Goal of the exercise:
Print the data exactly. Omit the pictures.

Provided material section start

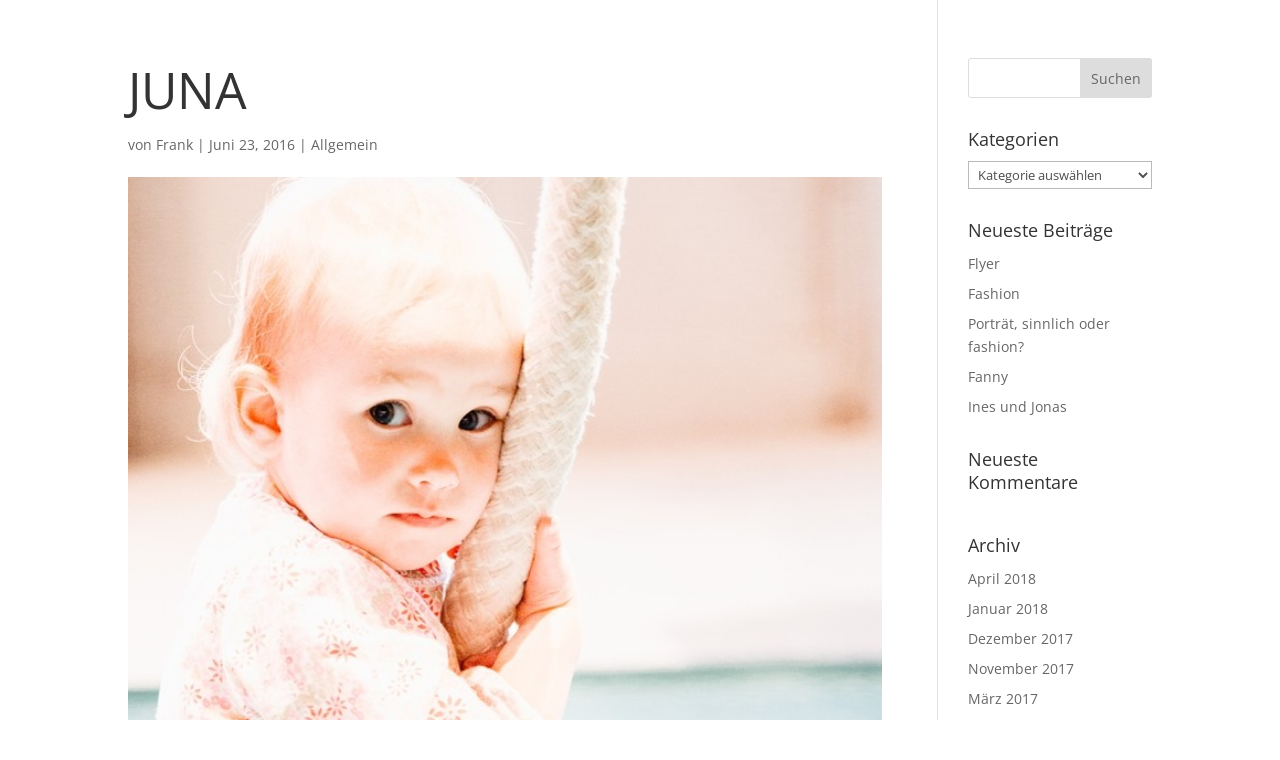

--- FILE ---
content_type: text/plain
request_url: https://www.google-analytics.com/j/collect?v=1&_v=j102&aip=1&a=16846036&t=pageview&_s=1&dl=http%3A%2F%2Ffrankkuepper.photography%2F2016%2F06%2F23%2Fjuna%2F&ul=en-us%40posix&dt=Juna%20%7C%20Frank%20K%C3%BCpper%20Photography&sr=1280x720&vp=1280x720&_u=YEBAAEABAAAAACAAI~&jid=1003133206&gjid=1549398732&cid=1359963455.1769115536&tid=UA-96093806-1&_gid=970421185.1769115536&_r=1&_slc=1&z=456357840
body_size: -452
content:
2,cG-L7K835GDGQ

Provided material section end

Reply:
--- FILE ---
content_type: text/plain
request_url: https://www.google-analytics.com/j/collect?v=1&_v=j102&aip=1&a=16846036&t=pageview&_s=1&dl=http%3A%2F%2Ffrankkuepper.photography%2F2016%2F06%2F23%2Fjuna%2F&ul=en-us%40posix&dt=Juna%20%7C%20Frank%20K%C3%BCpper%20Photography&sr=1280x720&vp=1280x720&_u=YEBAAEABAAAAACAAI~&jid=1003133206&gjid=1549398732&cid=1359963455.1769115536&tid=UA-96093806-1&_gid=970421185.1769115536&_r=1&_slc=1&z=456357840
body_size: -452
content:
2,cG-L7K835GDGQ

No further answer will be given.